Retranchée dans le village savoyard d’Ugine, où Prémillieu a emménagé, une petite équipe issue du comité Bugey prend en charge la rédaction de ce journal « qui annonce la fin du monde », dont la vente des premiers numéros est estimée à 60 000 et 70 000 exemplaires, avec un tirage à 150 000, dans la lignée de ce que pratiquent Hara-Kiri et Charlie Hebdo. Fournier s’adjoint la collaboration des dessinateurs Gavignet et Jean-Pierre Andrevon ; de ses acolytes de Charlie Hebdo Gébé, Cabu, Reiser, Willem et Wolinski ; enfin de Bernard Charbonneau, pour ses chroniques du « terrain vague », autrement dit la banlieue totale issue de la prolifération mécanique de la société industrielle. Alors qu’il emménage avec sa femme et ses enfants dans le petit village de Queige, en Savoie, Fournier enchaîne les trajets en direction de Leyment, où il conserve ses papiers et son matériel, et d’Ugine. Les cinq premiers numéros, bouclés sous la direction de Fournier, se veulent ambitieux, mais la fatigue gagne, tout comme l’inconfort dans la préparation du journal. Dès janvier 1973, les ventes diminuent et Fournier, absorbé par les conditions matérielles de son installation, ne signe aucun article. En février, une réunion se tient à Annecy entre la rédaction du journal et ses lecteurs. Long débat qui laisse Fournier perplexe, sans trop de perspectives sur la suite à donner au journal. Il monte à Paris pour corriger des épreuves. Il y retrouve Cavanna. Nouvelle altercation avec son ami, qui lui est fatale : lui qui avait été opéré d’une malformation cardiaque en 1960, succombe à un infarctus.

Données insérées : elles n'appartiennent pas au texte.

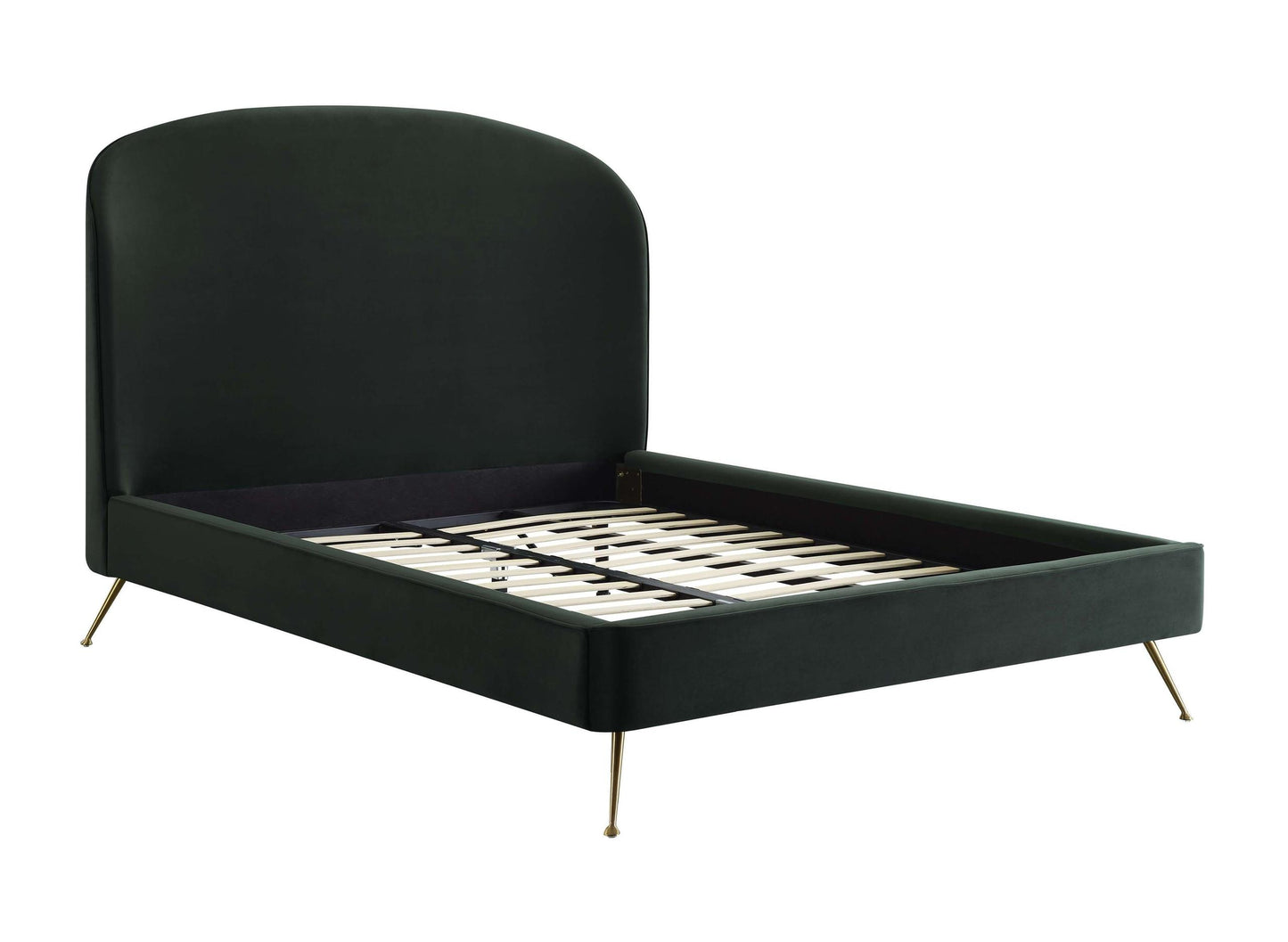 Vivi Forest Green Velvet Bed in Queen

Telle est donc la brève histoire de Pierre Fournier. L’histoire, fulgurante, de l’écologie avant les partis écologistes, de la révolte contre la société industrielle avant les accommodements de l’anticapitalisme vert. Laissons, pour terminer, la parole à Charbonneau, auteur de cet hommage dans Le feu vert, en 1980 :

Comme pour les jeunes de sa génération, ignorants du passé, le « problème écologique » avait été une véritable découverte, ce qu’on ne peut dire des vieux convertis sur le tard. Pour crier dans un journal de gauche les méfaits du développement et ses gaspillages, à rebours de la mythologie du progrès matériel, il fallait avoir le courage et la liberté de s’opposer à son propre milieu. Fournier le disait dans le langage des jeunes, mais sans complaisance. Il n’annonçait pas les lendemains qui chantent, mais la fin des temps, pressentant peut-être que le sien était compté. La mort de Fournier est une lourde perte pour le mouvement écologique, car on ne voit guère aujourd’hui qui peut lui maintenir, avec son intransigeance, un sérieux qui n’est pas forcément celui des chiffres.

Renaud Garcia
Hiver 2020-2021

Notes
3. Hara-Kiri n° 39, 27 octobre 1969.
4. Charlie Hebdo n° 40, 23 août 1971.
5. Charlie Hebdo n° 43, 13 septembre 1971.
6. Charlie Hebdo, n°50, 1er novembre 1971.
7. Cf. André Pichot, La société pure. De Darwin à Hitler, Flammation, « Champs », 2000

Lecture

• Danielle Fournier, Patrick Gominet, Fournier, précurseur de l’écologie, Les cahiers dessinés, 2011.